トップ ニュース 中国の格闘ロボットが国際大会で優勝 速度ではなく安定性「工学版オリンピック」で16か国を制す
中国の格闘ロボットが国際大会で優勝 速度ではなく安定性「工学版オリンピック」で16か国を制す 2025年8月8日、中国北京2025世界ロボット大会初日、1台のヒューマノイドロボットが中国国旗を掲げている。(AP通信)
工学・人工知能・極限環境テストを融合した国際技術競技大会、第2回「未来運動会(Future Games)」が12月17日、アラブ首長国連邦(UAE)のアブダビで開幕した。同大会は「工学版オリンピック」や「ロボット版ワールドカップ」とも称され、世界の技術関係者から注目を集めている。
中でも最も関心を集めた「格闘ロボット」競技では、中国チームが開発した「深海巨鯊3(Shenhai Jusha 3)」が優勝を果たした。米国、ロシア、インドなど16の国・地域から参加したチームを下し、国際的なテクノロジー界で大きな話題となっている。
「工学版オリンピック」開幕 未来運動会が技術競争の新たな舞台に 中国国営メディア の報道によると、第2回未来運動会の格闘ロボット部門には、米国、ロシア、ベラルーシ、インドなどから計16チームが参加した。決勝戦で「深海巨鯊3」は対戦相手を下し、見事優勝を獲得した。
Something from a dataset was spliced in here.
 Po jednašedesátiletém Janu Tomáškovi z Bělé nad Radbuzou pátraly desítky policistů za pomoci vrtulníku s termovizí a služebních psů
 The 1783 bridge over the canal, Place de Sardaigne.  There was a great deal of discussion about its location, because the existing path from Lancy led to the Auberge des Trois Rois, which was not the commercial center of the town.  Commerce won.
「深海巨鯊3」は重量110キログラム、最高走行速度は時速28キロ、モーター回転数は毎分1万回転に達する。機体および各部品はモジュール化設計が採用されており、故障が発生した場合でも短時間で修復・交換が可能となっている。
中国チームのクラブリーダーである斉文傑氏は、格闘ロボット競技で勝利を左右する重要な要素として「回路の安定性」を挙げた。ロボット同士が衝突する際、瞬間的に電流が急上昇し、システム障害を引き起こすリスクが高いためだという。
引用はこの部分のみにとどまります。